Ousmane Sonko, co-fondateur du parti Patriotes africains du Sénégal pour le travail, l’éthique et la fraternité (Pastef), a été nommé Premier ministre le jour même de l’investiture du nouveau président Bassirou Diomaye Faye, qui a été pendant longtemps son discret bras droit.
Le président Bassirou Diomaye Faye n’aura pas perdu du temps. Quelques heures après avoir prêté serment le 2 avril 2024, il a nommé son Premier ministre : il s’agit d’Ousmane Sonko, son mentor et président du parti les Patriotes africains du Sénégal pour le travail, l’éthique et la fraternité (Pastef). Un Sonko qui n’a pas pu être candidat à la présidentielle du 24 mars 2024 pour des raisons judiciaires.
Si le leader politique, féroce rival du président sortant Macky Sall, a travaillé ardemment à l’élection de son candidat de substitution à coup de slogan « Sonko mooy Diomaye, Diomaye mooy Sonko » (« Sonko c’est Diomaye, Diomaye c’est Sonko », en wolof), pas question pour lui de laisser le nouveau président assumer seul « cette lourde tâche », comme il l’a expliqué dans une première allocution le soir de sa nomination. Trois jours plus tard, le 5 avril dans la soirée, il a présenté son nouveau gouvernement « de rupture », « de rassemblement », « de proximité, d’innovation et d’efficacité », composé de seulement 25 ministres et cinq secrétaires d’État. Un gouvernement qui incarne « le projet » porté depuis des années par Ousmane Sonko, qui promet une « transformation systémique » du pays.
Originaire de Casamance, région au sud du Sénégal, l’homme politique de 49 ans a fait ses études à l’université Gaston Berger de Saint-Louis avant de réussir le concours de l’École nationale d’administration. Il intègre la direction générale des impôts et domaines où il crée le premier syndicat de l’administration publique en 2005. Là-bas, il rencontre le jeune inspecteur des impôts Bassirou Diomaye Faye avec qui il va cofonder le parti Pastef en 2014.
Très rapidement, il se positionne comme un opposant antisystème
Très rapidement, Ousmane Sonko se positionne comme un opposant antisystème et intègre. Jusque-là très peu connu du grand public, il gagne en popularité quand il est radié en 2016 de la fonction publique pour manquement « à l’obligation de discrétion professionnelle » après avoir accusé plusieurs personnalités politiques d’avoir bénéficié d’avantages fiscaux illégaux, dont Aliou Sall, le frère de Macky Sall. Un an plus tard, il est élu à l’Assemblée nationale.

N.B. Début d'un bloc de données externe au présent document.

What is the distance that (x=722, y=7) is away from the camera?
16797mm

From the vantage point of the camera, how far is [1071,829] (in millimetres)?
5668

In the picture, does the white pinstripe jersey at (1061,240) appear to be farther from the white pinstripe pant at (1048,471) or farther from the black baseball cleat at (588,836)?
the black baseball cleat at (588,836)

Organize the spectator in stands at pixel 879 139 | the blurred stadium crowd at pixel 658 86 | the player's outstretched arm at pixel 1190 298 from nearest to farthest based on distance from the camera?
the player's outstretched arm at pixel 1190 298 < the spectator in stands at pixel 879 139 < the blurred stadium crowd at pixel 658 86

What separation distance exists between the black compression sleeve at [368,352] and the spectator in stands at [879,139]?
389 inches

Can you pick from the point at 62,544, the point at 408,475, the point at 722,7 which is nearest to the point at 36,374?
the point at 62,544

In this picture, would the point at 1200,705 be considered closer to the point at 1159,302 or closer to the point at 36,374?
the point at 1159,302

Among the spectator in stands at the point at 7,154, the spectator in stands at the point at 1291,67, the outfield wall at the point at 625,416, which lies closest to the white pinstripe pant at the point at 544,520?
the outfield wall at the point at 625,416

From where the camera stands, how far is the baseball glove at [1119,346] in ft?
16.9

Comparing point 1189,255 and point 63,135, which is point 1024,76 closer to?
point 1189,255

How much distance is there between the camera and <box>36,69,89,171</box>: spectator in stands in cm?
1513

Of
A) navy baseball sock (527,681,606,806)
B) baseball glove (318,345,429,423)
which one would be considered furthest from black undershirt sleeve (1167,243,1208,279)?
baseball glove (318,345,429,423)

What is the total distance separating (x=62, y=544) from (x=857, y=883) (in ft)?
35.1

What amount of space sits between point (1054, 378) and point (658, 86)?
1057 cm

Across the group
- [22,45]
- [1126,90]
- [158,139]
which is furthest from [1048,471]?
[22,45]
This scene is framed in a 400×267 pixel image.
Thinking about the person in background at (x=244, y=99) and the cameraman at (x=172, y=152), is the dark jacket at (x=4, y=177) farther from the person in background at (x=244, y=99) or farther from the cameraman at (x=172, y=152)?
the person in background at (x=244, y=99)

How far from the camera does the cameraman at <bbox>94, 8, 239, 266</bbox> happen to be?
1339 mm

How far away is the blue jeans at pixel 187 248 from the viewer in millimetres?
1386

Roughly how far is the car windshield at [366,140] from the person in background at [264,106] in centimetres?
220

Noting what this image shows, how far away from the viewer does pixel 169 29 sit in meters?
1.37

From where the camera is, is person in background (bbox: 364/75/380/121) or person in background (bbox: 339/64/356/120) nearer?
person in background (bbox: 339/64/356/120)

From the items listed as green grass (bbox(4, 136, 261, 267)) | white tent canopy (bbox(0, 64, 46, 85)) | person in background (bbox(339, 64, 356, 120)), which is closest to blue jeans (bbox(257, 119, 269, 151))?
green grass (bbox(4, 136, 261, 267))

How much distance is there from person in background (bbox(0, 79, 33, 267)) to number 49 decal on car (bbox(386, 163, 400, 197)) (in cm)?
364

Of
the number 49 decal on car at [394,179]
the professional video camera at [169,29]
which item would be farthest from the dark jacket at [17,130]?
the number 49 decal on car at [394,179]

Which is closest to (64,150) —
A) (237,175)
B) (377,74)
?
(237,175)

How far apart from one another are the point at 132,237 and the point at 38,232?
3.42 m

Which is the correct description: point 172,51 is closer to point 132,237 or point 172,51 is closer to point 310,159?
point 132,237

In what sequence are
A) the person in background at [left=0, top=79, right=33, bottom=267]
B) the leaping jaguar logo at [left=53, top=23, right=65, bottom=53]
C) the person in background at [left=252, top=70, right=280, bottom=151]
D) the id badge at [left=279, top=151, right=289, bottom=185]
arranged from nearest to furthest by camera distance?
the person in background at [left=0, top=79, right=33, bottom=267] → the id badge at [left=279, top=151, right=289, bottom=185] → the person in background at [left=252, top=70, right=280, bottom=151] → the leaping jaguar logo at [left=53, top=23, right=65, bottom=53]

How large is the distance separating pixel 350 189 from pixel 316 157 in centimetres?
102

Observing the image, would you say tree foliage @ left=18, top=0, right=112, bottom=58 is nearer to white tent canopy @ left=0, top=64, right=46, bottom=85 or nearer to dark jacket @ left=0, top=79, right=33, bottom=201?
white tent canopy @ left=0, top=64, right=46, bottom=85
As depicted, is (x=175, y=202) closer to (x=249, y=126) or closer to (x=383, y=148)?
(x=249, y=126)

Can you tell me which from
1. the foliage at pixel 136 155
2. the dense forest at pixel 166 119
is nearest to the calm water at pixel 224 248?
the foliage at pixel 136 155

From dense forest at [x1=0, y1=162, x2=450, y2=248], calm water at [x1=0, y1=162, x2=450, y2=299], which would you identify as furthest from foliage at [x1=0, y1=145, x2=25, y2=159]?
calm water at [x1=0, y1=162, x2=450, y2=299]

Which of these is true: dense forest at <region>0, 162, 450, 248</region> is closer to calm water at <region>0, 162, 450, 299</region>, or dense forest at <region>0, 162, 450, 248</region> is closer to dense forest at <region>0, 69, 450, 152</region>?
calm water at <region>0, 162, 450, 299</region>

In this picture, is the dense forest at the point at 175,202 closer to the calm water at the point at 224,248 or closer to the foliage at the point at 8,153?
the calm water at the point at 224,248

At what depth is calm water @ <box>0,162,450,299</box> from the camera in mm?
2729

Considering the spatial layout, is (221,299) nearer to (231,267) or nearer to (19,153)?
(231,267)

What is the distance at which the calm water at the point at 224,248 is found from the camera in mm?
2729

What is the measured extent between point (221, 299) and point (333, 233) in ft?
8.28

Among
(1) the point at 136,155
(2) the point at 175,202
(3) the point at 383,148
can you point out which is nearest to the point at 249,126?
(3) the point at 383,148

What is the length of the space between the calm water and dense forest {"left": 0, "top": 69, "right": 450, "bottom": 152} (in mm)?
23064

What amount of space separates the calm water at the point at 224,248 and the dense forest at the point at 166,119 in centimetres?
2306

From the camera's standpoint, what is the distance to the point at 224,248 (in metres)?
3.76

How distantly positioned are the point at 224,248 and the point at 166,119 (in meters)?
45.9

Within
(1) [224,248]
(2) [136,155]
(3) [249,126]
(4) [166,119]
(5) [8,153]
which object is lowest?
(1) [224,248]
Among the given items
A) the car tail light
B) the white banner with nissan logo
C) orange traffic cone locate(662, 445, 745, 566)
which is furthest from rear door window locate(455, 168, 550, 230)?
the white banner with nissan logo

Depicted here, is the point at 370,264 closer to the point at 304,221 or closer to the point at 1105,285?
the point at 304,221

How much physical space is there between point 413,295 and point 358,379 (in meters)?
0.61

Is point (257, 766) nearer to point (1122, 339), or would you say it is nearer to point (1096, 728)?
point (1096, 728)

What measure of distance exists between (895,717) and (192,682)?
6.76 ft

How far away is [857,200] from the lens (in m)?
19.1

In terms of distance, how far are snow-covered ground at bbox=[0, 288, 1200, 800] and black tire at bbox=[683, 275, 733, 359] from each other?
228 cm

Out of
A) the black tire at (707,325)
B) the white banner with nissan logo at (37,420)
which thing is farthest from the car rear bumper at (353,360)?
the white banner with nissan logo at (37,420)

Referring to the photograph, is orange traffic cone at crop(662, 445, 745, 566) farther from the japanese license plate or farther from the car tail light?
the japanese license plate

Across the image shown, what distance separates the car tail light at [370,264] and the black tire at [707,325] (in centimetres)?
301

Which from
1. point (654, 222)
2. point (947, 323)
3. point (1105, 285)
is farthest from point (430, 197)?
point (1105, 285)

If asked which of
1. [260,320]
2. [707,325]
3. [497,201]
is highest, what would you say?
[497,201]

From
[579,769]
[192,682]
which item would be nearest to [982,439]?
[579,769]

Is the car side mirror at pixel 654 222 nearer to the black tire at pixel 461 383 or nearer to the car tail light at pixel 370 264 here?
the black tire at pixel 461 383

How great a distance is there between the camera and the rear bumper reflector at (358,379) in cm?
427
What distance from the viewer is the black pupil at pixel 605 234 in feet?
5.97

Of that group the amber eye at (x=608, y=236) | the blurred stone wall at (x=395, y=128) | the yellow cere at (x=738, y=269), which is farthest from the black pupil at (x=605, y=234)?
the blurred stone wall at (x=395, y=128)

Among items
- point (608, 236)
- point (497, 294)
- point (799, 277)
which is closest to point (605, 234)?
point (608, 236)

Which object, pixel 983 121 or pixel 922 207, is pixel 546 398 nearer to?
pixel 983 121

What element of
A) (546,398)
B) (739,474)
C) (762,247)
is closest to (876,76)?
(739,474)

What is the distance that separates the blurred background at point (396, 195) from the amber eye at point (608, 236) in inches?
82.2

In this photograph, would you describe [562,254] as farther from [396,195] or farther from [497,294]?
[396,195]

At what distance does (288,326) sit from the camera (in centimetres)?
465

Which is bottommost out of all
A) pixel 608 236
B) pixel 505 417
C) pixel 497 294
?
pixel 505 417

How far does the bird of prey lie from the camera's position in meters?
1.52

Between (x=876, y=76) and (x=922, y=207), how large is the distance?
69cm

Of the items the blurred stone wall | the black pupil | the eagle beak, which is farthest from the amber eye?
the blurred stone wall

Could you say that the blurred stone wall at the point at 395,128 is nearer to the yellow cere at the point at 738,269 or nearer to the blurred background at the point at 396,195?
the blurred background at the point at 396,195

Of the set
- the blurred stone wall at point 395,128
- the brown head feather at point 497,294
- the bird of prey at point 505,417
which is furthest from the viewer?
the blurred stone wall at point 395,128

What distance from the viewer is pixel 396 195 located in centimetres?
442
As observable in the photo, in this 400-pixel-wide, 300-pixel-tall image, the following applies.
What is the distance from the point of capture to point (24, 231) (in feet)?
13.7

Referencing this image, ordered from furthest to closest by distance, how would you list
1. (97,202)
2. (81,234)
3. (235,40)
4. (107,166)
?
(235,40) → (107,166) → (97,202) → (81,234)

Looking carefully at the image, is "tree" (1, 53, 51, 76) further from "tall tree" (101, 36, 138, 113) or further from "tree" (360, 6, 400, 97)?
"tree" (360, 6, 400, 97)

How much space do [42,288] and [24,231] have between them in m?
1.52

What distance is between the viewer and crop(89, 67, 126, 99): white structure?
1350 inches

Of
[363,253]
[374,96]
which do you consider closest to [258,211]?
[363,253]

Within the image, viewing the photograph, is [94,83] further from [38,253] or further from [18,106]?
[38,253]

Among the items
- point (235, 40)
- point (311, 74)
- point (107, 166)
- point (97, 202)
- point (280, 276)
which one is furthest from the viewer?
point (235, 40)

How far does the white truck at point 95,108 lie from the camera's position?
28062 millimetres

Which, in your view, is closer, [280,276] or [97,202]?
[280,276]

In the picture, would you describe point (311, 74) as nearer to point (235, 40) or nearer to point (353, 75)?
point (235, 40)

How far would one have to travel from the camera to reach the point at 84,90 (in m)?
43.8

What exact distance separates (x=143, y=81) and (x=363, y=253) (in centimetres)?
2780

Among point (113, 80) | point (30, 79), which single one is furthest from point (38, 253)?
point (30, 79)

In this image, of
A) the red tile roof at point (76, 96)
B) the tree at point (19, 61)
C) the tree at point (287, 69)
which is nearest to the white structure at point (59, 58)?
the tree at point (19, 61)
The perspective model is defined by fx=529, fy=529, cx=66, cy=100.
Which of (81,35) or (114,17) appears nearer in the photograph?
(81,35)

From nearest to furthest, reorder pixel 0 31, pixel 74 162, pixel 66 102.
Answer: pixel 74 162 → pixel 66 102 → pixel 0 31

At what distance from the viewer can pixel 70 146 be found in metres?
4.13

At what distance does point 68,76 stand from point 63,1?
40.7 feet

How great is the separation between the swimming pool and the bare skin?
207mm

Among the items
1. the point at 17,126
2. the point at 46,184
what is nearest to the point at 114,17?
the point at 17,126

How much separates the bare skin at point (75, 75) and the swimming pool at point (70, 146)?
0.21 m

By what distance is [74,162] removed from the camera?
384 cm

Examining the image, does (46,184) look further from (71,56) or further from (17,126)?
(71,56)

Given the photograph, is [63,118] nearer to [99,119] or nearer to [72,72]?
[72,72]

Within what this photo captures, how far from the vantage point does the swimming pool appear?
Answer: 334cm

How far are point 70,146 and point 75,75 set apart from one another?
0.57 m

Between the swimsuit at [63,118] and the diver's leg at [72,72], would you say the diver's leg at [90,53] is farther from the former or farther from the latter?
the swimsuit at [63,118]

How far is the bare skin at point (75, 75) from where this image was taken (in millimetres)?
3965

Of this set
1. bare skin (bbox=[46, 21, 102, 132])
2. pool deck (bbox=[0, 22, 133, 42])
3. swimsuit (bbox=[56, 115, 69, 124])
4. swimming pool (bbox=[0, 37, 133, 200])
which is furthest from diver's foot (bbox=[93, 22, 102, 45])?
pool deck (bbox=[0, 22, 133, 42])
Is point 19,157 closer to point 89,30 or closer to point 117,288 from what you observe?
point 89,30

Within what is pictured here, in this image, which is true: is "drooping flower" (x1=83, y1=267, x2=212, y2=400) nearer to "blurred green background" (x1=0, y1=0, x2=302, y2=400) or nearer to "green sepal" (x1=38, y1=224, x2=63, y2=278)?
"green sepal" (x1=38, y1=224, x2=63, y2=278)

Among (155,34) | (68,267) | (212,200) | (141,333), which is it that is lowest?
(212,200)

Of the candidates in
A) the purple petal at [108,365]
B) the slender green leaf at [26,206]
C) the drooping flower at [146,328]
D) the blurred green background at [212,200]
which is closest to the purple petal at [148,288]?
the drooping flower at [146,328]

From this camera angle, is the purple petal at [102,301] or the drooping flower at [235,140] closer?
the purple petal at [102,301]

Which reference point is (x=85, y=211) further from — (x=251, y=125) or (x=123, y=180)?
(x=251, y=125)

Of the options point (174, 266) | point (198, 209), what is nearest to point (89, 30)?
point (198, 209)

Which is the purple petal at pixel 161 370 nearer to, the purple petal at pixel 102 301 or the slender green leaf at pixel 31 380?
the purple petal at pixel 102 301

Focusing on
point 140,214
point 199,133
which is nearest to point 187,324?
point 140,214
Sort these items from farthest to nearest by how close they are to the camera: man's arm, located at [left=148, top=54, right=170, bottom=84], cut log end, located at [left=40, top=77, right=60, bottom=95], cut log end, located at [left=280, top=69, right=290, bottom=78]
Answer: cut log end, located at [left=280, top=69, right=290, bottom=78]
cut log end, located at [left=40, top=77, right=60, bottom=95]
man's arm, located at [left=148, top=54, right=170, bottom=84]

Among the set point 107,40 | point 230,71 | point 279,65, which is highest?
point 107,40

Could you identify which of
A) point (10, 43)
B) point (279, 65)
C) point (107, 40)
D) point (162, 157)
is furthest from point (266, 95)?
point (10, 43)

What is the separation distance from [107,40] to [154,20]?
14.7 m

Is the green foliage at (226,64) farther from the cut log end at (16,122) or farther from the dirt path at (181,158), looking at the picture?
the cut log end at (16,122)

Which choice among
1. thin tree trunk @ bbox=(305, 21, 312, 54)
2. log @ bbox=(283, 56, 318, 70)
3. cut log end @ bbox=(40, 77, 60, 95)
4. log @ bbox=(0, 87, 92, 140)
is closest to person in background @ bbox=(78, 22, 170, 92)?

En 2018, il dénonce des malversations dans la gestion des ressources naturelles du pays dans le livre Pétrole et gaz au Sénégal : Chronique d’une spoliation, alors que les premiers barils de pétrole et mètres cube de gaz devraient être exploités en 2024.
En 2019, il continue son ascension et arrive troisième à l’élection présidentielle avec près de 16% des voix. Souveraineté économique, sortie du franc CFA, anti-néocolonialisme et anti-homosexualité… Son programme séduit un électorat jeune et urbain, ainsi que la diaspora sénégalaise. Il arrive à imposer une image d’homme politique incorruptible et orthodoxe, avec un discours en rupture avec le régime de l’époque. Il se réclame de l’héritage de l’ancien Premier ministre Mamadou Dia et du Burkinabè Thomas Sankara. Mais ses détracteurs l’accusent de démagogie et de populisme. « Il y a un durcissement de son discours face à un pouvoir qui est fermé par rapport à ses propositions. Ousmane Sonko est dans une logique panafricaniste et nationaliste sur le plan économique. Alors que le Sénégal a toujours été un pays modéré vis-à-vis de l’Occident, il veut revoir les accords et contrats avec la France », décrypte Ogo Seck, professeur en sciences politiques à l’université Gaston Berger de Saint-Louis. « Il est temps que la France lève son genou de notre cou. Sept siècles de misère faits de traite humaine, de colonisation et de néocolonisation, cela suffit. Il est temps que la France nous foute la paix », avait lancé Ousmane Sonko en juillet 2021, lors d’une conférence de presse à Dakar. Des propos qui ont depuis été adoucis, notamment sur le franc CFA ou sur les relations avec la France, afin de séduire un électorat plus large, dans une logique de conquête du pouvoir.